This is the mail archive of the libc-alpha@sourceware.org mailing list for the glibc project.
Index Nav:	[Date Index] [Subject Index] [Author Index] [Thread Index]
Message Nav:	[Date Prev] [Date Next]	[Thread Prev] [Thread Next]
Other format:	[Raw text]
[RFC] improving spinning in adaptive mutexes

From: Torvald Riegel <triegel at redhat dot com>
To: GLIBC Devel <libc-alpha at sourceware dot org>
Date: Thu, 28 Feb 2013 16:57:03 +0100
Subject: [RFC] improving spinning in adaptive mutexes
Adaptive mutexes are a mix between spinlocks and normal mutexes: they
spin for a while trying to get the lock (in userspace), and only resort
to blocking by using futexes when they can't acquire the lock after the
limited amount of spinning.  This is meant to improve scalability and
per-thread overheads especially for smaller critical sections that are
subject to at least some contention.

I've looked at the current implementation (triggered by a former AMD
employee mentioning that the maximum amount of spinning would be much
too low), and there are indeed a few issues.  I'll summarize those in
what follows, and how we could improve it.  In the long term, this could
also be used to improve the default mutexes, I hope.

Please comment.  Even if you don't care about adaptive mutexes, any
historical background information would be useful to improve the glibc
docs (i.e., for a wiki page or similar about our mutex implementations,
like what we've been recently doing for lock elision).

(TLDR version: There are a few issues: The spinning implementation is
inefficient, the spinning duration adaptation at runtime is probably
flawed, and the fixed maxmimum spinning duration is probably too small.
It might be best to first make the spinning more efficient, and then see
whether the adaptation can be improved, or whether we don't understand
how to do this yet and thus are better of with no attempt at runtime
adaptation.)

=== Background: why we want to spin

When a thread tries to acquire a free lock, both adaptive and normal
(ie, those without any spinning) mutexes do the same.  However, if the
lock is already acquired, normal mutexes signal to the lock holder that
they are about to block (setting the futex var to 2), and then block
using futexes.  This works well when the duration for which the lock is
held is significantly larger than the time required to block and
unblock.

However, when the block/unblock latency is longer than the length of a
critical section (CS), the former can limit scalability of the lock/CS
more than necessary.  Likewise, if unblocking takes longer than
acquiring the lock in userspace with atomic ops, scalability is also
decreased.  (Note that not all parts of lock acquisition/release latency
will necessarily slow down all other threads.)

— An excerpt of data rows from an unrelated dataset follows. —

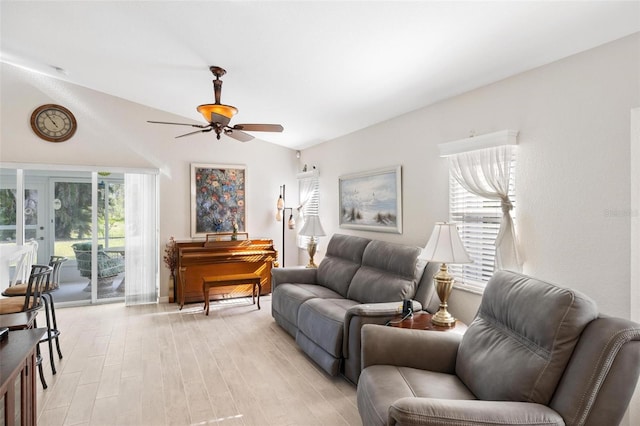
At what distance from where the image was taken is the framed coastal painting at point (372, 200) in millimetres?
3939

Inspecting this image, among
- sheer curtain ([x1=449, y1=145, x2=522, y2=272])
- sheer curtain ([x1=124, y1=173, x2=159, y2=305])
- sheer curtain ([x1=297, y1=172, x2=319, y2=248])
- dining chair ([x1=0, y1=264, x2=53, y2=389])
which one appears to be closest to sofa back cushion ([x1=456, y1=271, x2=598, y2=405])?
sheer curtain ([x1=449, y1=145, x2=522, y2=272])

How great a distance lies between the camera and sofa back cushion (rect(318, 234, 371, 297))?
404 cm

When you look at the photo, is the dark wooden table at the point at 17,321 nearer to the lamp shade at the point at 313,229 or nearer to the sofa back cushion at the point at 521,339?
the sofa back cushion at the point at 521,339

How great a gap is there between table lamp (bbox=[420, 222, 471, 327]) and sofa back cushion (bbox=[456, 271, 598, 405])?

Second, when we block using futexes, we can suffer from contention on
the futex var and, additionally, on what's used by the kernel to
synchronize the futex.

If we spin on the mutex (ie, try to acquire it without blocking), we
potentially introduce additional contention on the futex var, but in
turn we get a chance at decreasing the mutex acquisition/release
latency.  We also avoid creating contention on the kernel side of the
futex (although that's not necessarily a correct comparison, because the
kernel-side lock/futex implementation probably has different performance
characteristics).

--- Minimum lock acquisition latency

The "minimum latency" is how long it takes for a thread to acquire the
lock, measured from the time at which the lock-holding thread is ready
to release the lock.  Simplified, we have three consecutive phases after
the initial attempt to acquire the mutex:

1) Spinning: 2 cache misses + back-off
- 1 miss at the lock holding thread (assuming lock is contended, so
other threads are spinning already).
- 1 miss at the thread that acquired the lock.  Plus the latency of any
back-off used there to decrease contention.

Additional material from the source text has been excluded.